Spreco alimentare e rifiuti tessili, Retake: “Serve un cambio di mentalità”

La revisione della direttiva europea introduce obiettivi vincolanti, ma per ridurre davvero cibo sprecato e rifiuti tessili è necessario un cambiamento nelle abitudini quotidiane. Retake richiama i cittadini all’impegno collettivo per trasformare le regole in comportamenti concreti nei quartieri e nelle case

Spreco alimentare rifiuti tessili

L’Unione europea ha approvato in via definitiva la revisione della direttiva sui rifiuti, fissando per la prima volta obiettivi vincolanti contro lo spreco alimentare e i rifiuti tessili. La norma stabilisce che entro il 2030 lo spreco dovrà essere ridotto del 10% nella produzione e trasformazione e del 30% nel commercio, nella ristorazione e nelle famiglie. Per il tessile, i produttori saranno tenuti a coprire i costi di raccolta e riciclo attraverso il principio della responsabilità estesa del produttore.

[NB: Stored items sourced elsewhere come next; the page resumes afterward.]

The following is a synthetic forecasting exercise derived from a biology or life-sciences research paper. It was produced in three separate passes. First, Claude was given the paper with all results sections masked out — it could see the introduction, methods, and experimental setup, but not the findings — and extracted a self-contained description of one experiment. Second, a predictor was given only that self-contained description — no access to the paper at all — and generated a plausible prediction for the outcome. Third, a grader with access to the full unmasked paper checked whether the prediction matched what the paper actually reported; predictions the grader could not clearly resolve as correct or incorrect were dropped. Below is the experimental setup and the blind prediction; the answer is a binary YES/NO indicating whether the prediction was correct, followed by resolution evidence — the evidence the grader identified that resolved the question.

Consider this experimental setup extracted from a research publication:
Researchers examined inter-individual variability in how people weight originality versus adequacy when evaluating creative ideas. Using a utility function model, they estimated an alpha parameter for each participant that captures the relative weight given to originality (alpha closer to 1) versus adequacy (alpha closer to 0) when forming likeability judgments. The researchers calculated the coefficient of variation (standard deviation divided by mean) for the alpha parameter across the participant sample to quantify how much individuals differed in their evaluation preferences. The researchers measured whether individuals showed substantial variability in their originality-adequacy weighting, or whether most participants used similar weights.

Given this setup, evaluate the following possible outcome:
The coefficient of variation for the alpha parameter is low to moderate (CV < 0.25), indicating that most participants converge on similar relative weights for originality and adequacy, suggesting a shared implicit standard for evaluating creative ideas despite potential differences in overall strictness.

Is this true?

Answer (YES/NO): NO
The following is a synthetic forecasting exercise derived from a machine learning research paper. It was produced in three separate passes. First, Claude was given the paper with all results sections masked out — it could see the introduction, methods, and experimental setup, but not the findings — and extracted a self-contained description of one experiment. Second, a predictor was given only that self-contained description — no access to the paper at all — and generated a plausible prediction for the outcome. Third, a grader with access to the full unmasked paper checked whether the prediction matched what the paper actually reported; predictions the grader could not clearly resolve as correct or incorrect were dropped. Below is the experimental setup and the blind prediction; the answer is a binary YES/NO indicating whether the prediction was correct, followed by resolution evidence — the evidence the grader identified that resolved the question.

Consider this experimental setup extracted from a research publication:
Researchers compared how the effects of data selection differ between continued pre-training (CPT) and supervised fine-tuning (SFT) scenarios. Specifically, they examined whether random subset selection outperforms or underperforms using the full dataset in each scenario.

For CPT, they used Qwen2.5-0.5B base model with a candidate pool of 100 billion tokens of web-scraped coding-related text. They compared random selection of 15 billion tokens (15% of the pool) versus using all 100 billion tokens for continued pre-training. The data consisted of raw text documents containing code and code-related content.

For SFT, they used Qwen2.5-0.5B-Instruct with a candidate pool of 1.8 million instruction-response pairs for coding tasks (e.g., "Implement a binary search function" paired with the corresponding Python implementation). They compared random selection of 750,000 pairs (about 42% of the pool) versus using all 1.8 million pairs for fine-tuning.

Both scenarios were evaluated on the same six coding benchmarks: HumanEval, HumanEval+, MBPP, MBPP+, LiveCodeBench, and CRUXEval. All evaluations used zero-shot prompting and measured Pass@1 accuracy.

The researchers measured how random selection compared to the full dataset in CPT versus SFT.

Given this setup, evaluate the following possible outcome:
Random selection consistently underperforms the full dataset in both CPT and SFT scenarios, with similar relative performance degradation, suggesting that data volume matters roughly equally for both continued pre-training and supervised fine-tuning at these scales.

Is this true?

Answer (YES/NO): NO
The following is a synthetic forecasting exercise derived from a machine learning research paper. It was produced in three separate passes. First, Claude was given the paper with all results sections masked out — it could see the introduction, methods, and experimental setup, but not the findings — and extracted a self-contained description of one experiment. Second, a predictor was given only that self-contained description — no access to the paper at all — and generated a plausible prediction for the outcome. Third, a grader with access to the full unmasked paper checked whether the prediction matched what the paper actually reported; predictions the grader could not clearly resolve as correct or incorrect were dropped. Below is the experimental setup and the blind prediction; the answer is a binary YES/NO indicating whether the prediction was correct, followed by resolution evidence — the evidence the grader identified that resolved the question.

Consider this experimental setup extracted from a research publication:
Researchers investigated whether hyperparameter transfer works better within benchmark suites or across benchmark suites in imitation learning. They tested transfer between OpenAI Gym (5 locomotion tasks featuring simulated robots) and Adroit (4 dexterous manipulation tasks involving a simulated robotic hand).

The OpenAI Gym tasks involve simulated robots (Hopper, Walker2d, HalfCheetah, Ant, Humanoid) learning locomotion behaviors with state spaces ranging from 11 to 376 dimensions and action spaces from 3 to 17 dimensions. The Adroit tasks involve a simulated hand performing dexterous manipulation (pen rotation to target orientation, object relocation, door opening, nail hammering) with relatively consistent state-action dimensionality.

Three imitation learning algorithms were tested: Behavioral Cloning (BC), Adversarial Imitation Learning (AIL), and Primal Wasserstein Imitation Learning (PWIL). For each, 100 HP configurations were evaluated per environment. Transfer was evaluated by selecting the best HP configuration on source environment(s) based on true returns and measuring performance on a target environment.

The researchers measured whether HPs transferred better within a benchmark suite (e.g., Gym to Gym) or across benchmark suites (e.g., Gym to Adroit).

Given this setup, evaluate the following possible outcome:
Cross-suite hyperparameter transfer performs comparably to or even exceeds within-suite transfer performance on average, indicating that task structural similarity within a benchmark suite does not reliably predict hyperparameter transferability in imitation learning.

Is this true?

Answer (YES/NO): NO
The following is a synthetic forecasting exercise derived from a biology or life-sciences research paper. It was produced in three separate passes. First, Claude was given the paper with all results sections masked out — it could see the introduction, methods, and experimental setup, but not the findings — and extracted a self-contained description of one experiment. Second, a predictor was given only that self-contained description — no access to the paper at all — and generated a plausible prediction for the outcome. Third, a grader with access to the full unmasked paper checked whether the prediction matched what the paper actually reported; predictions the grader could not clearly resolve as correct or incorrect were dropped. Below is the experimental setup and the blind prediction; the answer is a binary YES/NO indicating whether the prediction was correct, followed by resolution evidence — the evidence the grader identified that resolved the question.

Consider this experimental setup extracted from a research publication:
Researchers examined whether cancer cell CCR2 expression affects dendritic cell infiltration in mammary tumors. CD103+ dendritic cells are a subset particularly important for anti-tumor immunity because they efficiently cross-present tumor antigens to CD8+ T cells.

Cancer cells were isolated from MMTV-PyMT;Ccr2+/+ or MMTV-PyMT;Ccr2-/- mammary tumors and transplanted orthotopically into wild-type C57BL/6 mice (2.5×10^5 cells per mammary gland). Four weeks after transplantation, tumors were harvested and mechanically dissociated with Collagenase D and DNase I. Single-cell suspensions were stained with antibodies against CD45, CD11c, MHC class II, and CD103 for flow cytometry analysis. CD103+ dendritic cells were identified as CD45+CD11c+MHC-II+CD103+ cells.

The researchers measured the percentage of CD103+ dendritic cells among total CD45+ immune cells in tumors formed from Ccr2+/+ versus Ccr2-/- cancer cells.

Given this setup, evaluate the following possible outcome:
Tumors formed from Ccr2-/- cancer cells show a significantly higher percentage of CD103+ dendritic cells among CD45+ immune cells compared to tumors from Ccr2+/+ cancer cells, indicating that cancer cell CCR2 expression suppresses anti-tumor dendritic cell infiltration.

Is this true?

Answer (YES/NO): YES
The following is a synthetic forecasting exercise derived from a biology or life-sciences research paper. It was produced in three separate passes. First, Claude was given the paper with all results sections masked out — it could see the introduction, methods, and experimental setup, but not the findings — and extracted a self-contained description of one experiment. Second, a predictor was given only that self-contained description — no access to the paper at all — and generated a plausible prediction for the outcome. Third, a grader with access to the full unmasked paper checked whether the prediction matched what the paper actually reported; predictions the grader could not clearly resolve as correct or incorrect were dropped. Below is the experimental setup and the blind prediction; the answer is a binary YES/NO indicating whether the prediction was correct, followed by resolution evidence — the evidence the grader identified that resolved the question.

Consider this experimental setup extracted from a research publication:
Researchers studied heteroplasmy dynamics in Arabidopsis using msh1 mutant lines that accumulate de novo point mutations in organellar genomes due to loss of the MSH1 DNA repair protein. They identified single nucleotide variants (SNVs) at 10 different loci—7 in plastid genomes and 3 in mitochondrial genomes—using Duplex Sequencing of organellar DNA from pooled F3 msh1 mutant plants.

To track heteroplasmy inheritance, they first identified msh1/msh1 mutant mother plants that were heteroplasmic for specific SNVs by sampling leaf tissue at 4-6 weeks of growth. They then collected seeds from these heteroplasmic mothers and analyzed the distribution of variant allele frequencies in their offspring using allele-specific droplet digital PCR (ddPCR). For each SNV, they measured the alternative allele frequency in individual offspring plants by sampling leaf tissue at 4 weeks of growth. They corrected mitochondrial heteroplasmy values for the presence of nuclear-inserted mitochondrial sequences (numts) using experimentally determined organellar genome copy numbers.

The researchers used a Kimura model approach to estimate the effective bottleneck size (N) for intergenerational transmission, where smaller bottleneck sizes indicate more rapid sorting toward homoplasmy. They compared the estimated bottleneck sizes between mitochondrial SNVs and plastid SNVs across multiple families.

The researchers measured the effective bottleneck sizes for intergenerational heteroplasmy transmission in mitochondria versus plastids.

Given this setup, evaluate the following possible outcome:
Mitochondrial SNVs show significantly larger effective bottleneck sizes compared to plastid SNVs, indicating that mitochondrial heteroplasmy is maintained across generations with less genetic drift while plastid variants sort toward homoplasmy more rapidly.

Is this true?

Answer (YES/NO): YES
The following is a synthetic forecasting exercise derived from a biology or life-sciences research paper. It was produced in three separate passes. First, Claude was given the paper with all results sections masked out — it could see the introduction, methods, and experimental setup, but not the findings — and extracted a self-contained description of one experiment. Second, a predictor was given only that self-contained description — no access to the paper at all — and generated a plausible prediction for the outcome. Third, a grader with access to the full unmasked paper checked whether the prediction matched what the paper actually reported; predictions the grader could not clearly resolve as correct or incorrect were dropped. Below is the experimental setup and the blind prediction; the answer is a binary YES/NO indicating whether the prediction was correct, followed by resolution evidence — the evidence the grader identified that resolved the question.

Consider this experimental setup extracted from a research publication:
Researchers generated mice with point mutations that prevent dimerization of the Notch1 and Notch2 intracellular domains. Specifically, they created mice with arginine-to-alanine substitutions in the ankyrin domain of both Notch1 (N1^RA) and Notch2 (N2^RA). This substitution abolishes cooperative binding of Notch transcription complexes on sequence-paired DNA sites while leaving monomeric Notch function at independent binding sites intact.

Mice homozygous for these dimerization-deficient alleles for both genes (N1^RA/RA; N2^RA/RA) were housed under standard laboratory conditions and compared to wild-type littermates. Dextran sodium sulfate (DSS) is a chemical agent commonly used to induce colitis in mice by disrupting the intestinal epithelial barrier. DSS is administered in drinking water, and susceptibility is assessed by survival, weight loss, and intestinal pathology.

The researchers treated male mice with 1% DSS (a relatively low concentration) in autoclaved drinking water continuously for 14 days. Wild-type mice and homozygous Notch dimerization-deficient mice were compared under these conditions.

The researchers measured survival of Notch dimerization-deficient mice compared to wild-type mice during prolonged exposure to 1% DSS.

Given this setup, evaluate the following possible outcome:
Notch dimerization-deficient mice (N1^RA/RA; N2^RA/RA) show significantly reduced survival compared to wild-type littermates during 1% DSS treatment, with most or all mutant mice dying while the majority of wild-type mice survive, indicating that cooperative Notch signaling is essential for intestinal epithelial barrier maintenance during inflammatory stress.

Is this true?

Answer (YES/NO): YES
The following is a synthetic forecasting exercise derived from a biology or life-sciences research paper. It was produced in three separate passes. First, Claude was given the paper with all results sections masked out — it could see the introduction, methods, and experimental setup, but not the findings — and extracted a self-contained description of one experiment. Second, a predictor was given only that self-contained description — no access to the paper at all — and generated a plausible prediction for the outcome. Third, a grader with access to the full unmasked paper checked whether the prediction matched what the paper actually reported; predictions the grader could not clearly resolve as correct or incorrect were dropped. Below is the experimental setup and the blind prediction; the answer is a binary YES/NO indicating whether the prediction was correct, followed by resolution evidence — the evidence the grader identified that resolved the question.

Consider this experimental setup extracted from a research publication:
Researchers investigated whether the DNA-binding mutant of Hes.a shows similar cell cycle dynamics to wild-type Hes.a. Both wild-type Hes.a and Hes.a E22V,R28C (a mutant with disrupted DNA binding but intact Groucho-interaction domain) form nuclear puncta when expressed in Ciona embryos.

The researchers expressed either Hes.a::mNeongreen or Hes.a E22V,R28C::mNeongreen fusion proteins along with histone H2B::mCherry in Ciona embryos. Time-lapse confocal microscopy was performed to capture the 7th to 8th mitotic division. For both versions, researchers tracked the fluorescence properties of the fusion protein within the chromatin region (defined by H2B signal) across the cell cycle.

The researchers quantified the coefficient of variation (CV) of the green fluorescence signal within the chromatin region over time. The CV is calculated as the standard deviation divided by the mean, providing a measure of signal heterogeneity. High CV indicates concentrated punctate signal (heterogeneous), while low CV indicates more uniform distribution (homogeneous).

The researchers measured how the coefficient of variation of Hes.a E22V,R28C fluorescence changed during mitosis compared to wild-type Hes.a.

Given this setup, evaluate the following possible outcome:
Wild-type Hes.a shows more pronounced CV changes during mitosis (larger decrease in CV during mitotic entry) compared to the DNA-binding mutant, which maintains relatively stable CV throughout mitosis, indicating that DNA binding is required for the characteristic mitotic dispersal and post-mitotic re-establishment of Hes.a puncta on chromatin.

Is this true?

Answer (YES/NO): NO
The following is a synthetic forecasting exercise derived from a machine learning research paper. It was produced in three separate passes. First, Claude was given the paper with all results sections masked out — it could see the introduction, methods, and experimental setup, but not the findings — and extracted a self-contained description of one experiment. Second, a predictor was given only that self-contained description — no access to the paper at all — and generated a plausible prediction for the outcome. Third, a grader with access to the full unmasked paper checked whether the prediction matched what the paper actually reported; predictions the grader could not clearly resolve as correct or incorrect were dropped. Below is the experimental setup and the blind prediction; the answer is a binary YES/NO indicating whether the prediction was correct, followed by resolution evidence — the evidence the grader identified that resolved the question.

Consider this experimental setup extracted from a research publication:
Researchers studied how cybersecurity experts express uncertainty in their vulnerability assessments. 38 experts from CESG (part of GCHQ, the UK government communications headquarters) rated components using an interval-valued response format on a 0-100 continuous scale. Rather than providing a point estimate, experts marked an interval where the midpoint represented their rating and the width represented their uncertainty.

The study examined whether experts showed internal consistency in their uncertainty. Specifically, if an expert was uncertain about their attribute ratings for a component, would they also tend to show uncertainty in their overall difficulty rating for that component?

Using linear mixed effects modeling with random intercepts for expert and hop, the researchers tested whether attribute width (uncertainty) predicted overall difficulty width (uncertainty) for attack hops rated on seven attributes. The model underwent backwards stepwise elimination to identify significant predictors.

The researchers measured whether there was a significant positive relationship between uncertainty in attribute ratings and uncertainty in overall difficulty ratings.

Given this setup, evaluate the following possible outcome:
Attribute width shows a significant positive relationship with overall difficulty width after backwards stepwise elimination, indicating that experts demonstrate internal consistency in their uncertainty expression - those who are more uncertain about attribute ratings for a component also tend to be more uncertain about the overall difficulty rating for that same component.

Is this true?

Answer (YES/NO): YES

In questo quadro si inserisce la posizione di Retake, che sottolinea come le norme da sole non siano sufficienti. «Il cambiamento parte dalle mentalità e dai comportamenti quotidiani – dichiara il presidente Fabrizio Milone –. Solo quando la cittadinanza si assume la responsabilità di ridurre gli sprechi e prendersi cura dei beni comuni, i principi fissati dalle norme trovano davvero applicazione nella vita reale».

I dati evidenziano l’urgenza. Ogni anno nell’Ue si generano quasi 60 milioni di tonnellate di rifiuti alimentari, pari a 132 kg per persona, e 12,6 milioni di tonnellate di rifiuti tessili, di cui 5,2 milioni provenienti da abbigliamento e calzature, equivalenti a 12 kg pro capite. A livello mondiale meno dell’1% dei tessili viene effettivamente riciclato in nuovi prodotti.

Secondo Retake, la vera sfida si gioca nei quartieri, nelle case e nelle scelte di ogni giorno. Recuperare il cibo in eccesso, condividere ciò che avanza e riutilizzare gli abiti sono azioni semplici che, se diffuse collettivamente, possono contribuire a rendere le città più vivibili e sostenibili.